Oleh: Emrus Sihombing
Dua menteri Kabinet Indonesia Maju silang pendapat di ruang publik. Kedua menteri itu, Sri Mulyani, Menteri Keuangan serta Abdul Halim Iskandar, Menteri Desa, Pembangunan Daerah Tertinggal dan Transmigrasi.
Sri Mulyani menyebut ada dana desa sempat mengalir ke desa yang tak berpenduduk. Di ruang publik disebut sebagai desa fiktif atau “desa hantu”.
Sebagai menteri yang bertanggungjawab pembangunan di desa yaitu Menteri Desa, Pembangunan Daerah Tertinggal dan Transmigrasi (Mendes PDTT) Abdul Halim Iskandar membantah keras pernyataan Sri Mulyani tersebut.
Abdul Halim Iskandar mengaku sudah melakukan penelusuran dan tak menemukan desa fiktif sebagai mana disebut Sri Mulyani.
Dua pandangan yang sangat berseberangan ini sejatinya diungkapkan dan dibahas tuntas dalam rapat internal kabinet. Bisa di rapat kabinet paripurna yang dipimpin presiden. Bisa rapat kabinet terbatas yang dipimpin wakil presiden.
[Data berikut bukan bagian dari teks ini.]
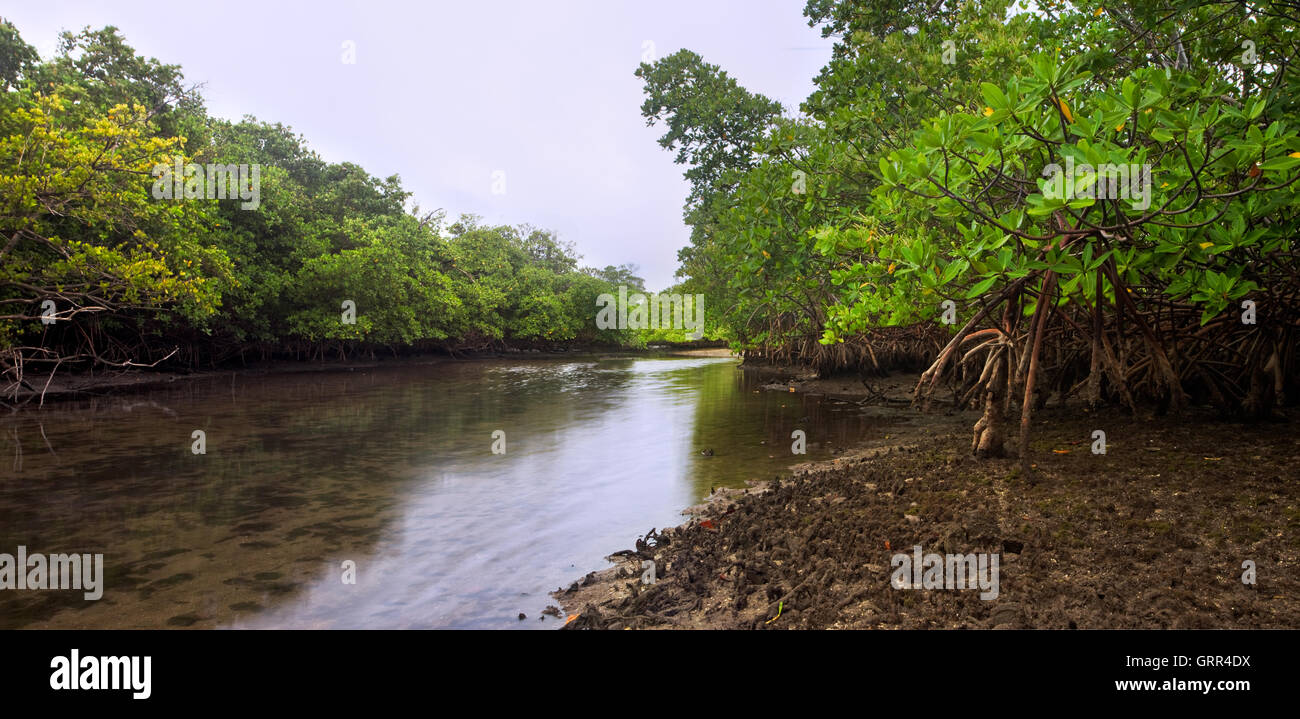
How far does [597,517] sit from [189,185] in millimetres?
17120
Atau. bisa juga dalam rapat kabinet khusus yang dipimpin oleh Menko yang terkait.
Di dalam rapat kabinet inilah mereka berdua adu fakta, data, bukti, landasan hukum yang terkait, argumentasi dan bila diperlukan saling mengemukakan dalil untuk membuat kesepakatan dan atau keputusan sebagai landasan kedua menteri tersebut dalam berwacana di ruang publik tentang keberadaan desa yang sedang mereka “ributkan” itu. Sebab, mereka berdua dalam satu “perahu” yang sama, Kabinet Indonesua Maju.
Namun persoalan sudah berbeda. Mereka berdua sudah “terlanjur” saling berseberangan tentang objek yang sama di ruang publik.